HIV, the virus responsible for acquired immunodeficiency syndrome (AIDS), leads to progressive immune system deterioration by targeting CD4+ T lymphocytes. This immunosuppression predisposes individuals to opportunistic infections, including CMV, and complicates the management of autoimmune conditions [2]. UC, a chronic inflammatory bowel disease (IBD), involves recurring inflammation of the colon and rectum, resulting in symptoms such as diarrhea, rectal bleeding, and abdominal pain. The pathogenesis of UC is thought to involve a dysregulated immune response to intestinal microbiota in genetically predisposed individuals [3].
The intersection of these three conditions creates a complex clinical scenario. UC is primarily driven by dysregulated immune activation, often treated with immunosuppressive therapies. Conversely, HIV compromises immune function, frequently predisposing individuals to opportunistic infections such as CMV colitis. This dual pathology-immune suppression from HIV and the hyperactive inflammatory milieu of UC poses significant diagnostic and therapeutic dilemmas [4]. CMV remains latent in most individuals but can reactivate in those with compromised immune systems, such as patients with advanced HIV or AIDS. The depletion of CD4+ T cells in HIV weakens immune surveillance, increasing susceptibility to opportunistic infections like CMV colitis, which can mimic or exacerbate UC. Given this interplay, routine screening for CMV in immunocompromised patients with refractory gastrointestinal symptoms is essential to ensure timely diagnosis and appropriate management.

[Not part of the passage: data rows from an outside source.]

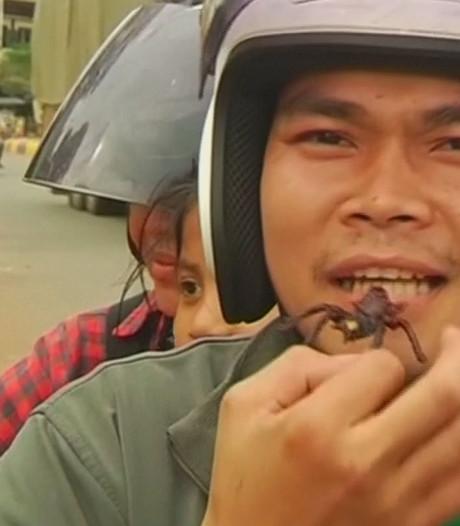 Cambodjanen genieten van angstaanjagende snack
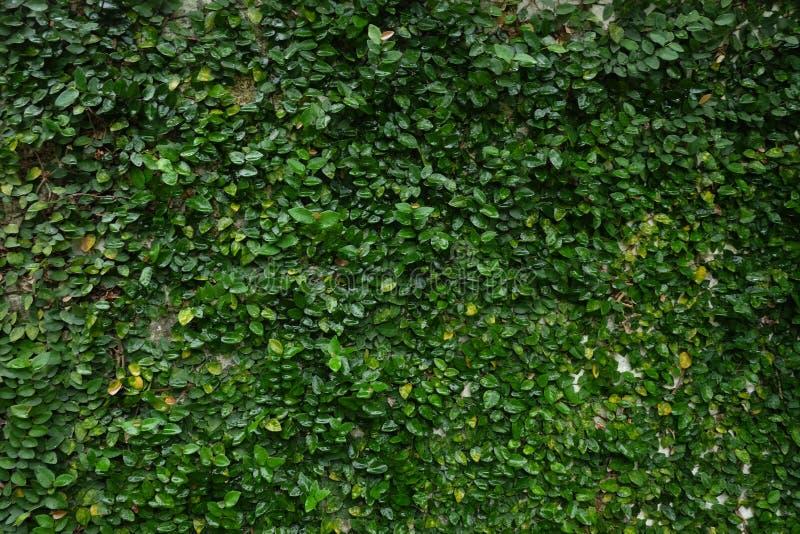 De waterige kruipende achtergrond van de fig.wijnstok stock afbeeldingen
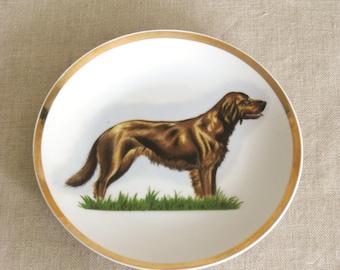 Vintage Decorative Ceramic Plate, Dog, Large Breed, Chocolate Lab, Labrador, Wall Decor, Gold Trim, Japan, Porcelain, Collectible Plates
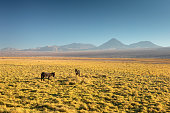 Atacama desert, Chile, Andes, South America. Beautiful view and landscape.
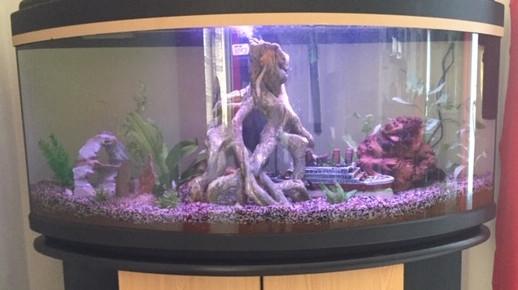 aquarium auarium de lou , de loupette
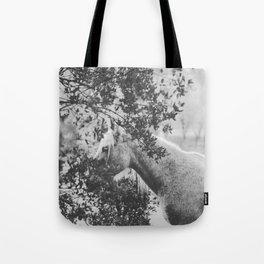 Horse II _ Photography Tote Bag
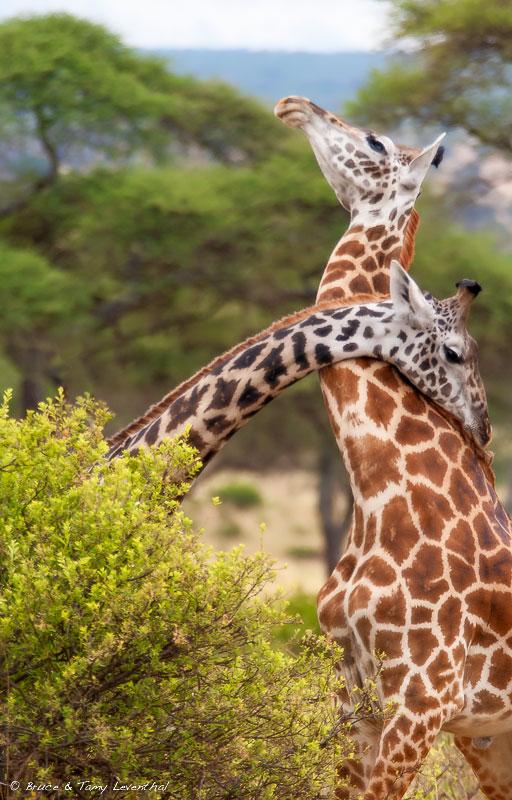 Masai Giraffe(Giraffa camelopardalis)- Tarangiri, Tanzania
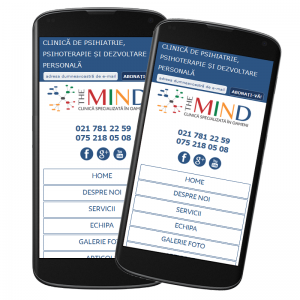 Adaptare responsive website TheMind.ro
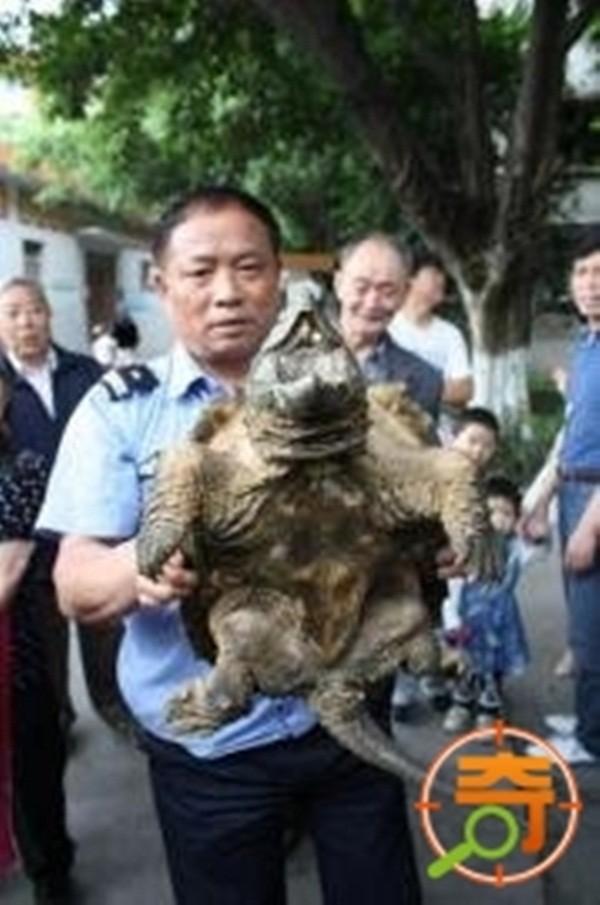 Đã có tới 2 lần con rùa cá sấu này được phát hiện tại Trung Quốc.
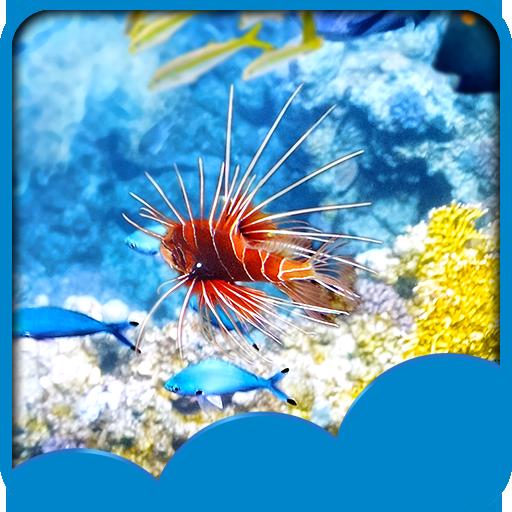fonds-decran-underwater-live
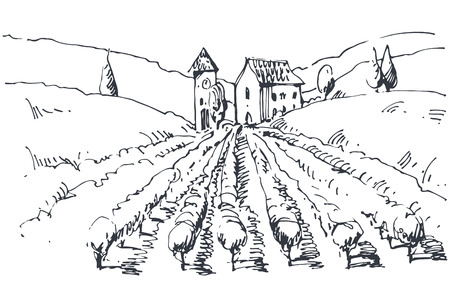 Hand drawn illustration of a vineyard  Vector
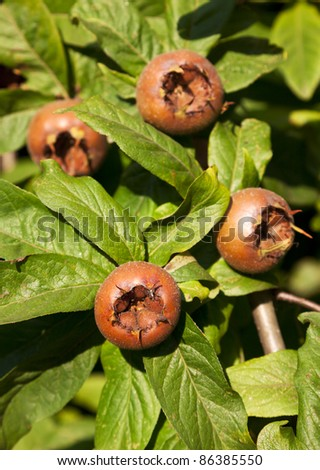 branch with fruit of Mespilus germanica, the common medlar - stock photo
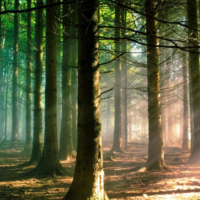Forest Bathing: Why This Healing Therapy In Japan Is The New Cool Thing?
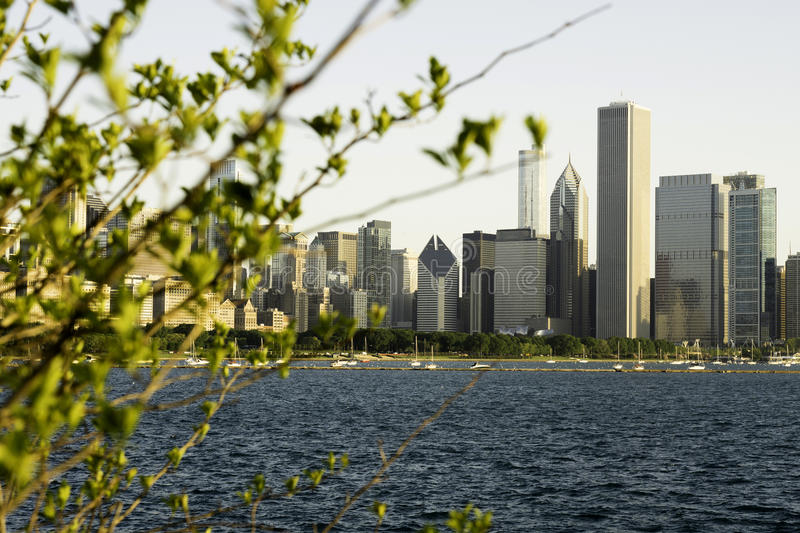 Sikt av Chicago och Lake Michigan arkivfoto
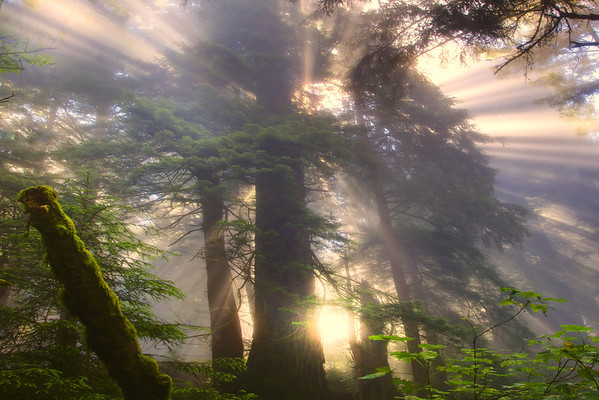 Bursting Glow Of Light - Redwoods, California
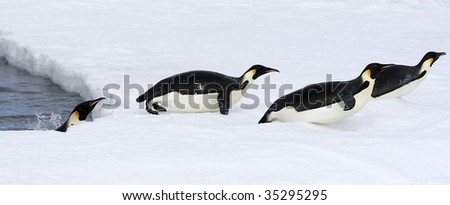 Emperor penguins (Aptenodytes forsteri) jumping out of the water onto the ice in the Weddell Sea, Antarctica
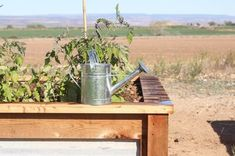 How to Build Raised Garden Beds With Corrugated Metal Metal Raised Garden Beds, Building Raised Garden Beds, Raised Planter, Raised Beds, Raised Gardens, Garden Yard Ideas, Corrugated Metal, Home Landscaping, Carnivorous Plants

Diagnosing and managing these overlapping conditions require advanced diagnostic techniques and a multidisciplinary approach. Differentiating between a UC flare and CMV colitis often necessitates endoscopic biopsy and histopathological analysis. Moreover, therapeutic regimens can conflict, as CMV colitis necessitates antiviral therapy, while UC management often relies on immunosuppressive treatments [5]. This report highlights the diagnostic and therapeutic challenges in managing concurrent CMV colitis and UC in a patient newly diagnosed with HIV. By delving into this case, we aim to enrich the understanding of this rare intersection of diseases and its implications for clinical practice.
Case presentation
A 44-year-old male with a known history of UC presented to the emergency department with four weeks of progressively worsening symptoms, including up to 20 episodes of bloody diarrhea daily, nausea, vomiting, significant weight loss of 35 pounds, and left lower quadrant abdominal pain. The patient reported profound fatigue and decreased oral intake due to nausea. He had been receiving Stelara (ustekinumab) for UC but had missed multiple doses over several months due to insurance barriers. His prior UC treatments included Humira (adalimumab), which was discontinued due to drug-induced psoriasis, and intermittent courses of prednisone. He had not followed up with his gastroenterologist for over a year.
On admission, the patient appeared chronically ill but was hemodynamically stable, with a heart rate of 88 beats per minute, blood pressure of 128/76 mmHg, and afebrile. Initial laboratory evaluation revealed leukocytosis (WBC 18.5 × 10⁹/L; reference range: 4.0-11.0 × 10⁹/L), elevated C-reactive protein (CRP 23.9 mg/L; reference range: <5.0 mg/L), and thrombocytosis (platelet count 671 × 10⁹/L; reference range: 150-400 × 10⁹/L). Hemoglobin was mildly reduced at 11.4 g/dL (reference range: 13.5-17.5 g/dL), consistent with chronic inflammation.
Stool studies, including Clostridium difficile toxin and ova and parasite testing, were negative. CT imaging of the abdomen and pelvis demonstrated findings consistent with coloproctitis, including thickened and enhanced bowel walls, particularly involving the sigmoid colon (Figures 1-2).
Axial CT imaging showing coloproctitisAxial reformat image of the abdomen and pelvis with IV contrast demonstrates mild wall thickening and enhancement involving the rectum and sigmoid colon, consistent with colitis.
Sagittal CT imaging showing coloproctitisSagittal reformat image of the abdomen and pelvis with IV contrast demonstrates mild wall thickening and enhancement involving the rectum and sigmoid colon, consistent with colitis.
The initial management of this patient included intravenous (IV) Solu-Medrol (methylprednisolone) at high doses, IV ceftriaxone, and IV metronidazole, in addition to supportive care with fluids, electrolyte repletion, and nutritional support. Despite these measures and receiving Stelara (ustekinumab) during hospitalization, the patient’s symptoms persisted with ongoing bloody diarrhea and abdominal pain.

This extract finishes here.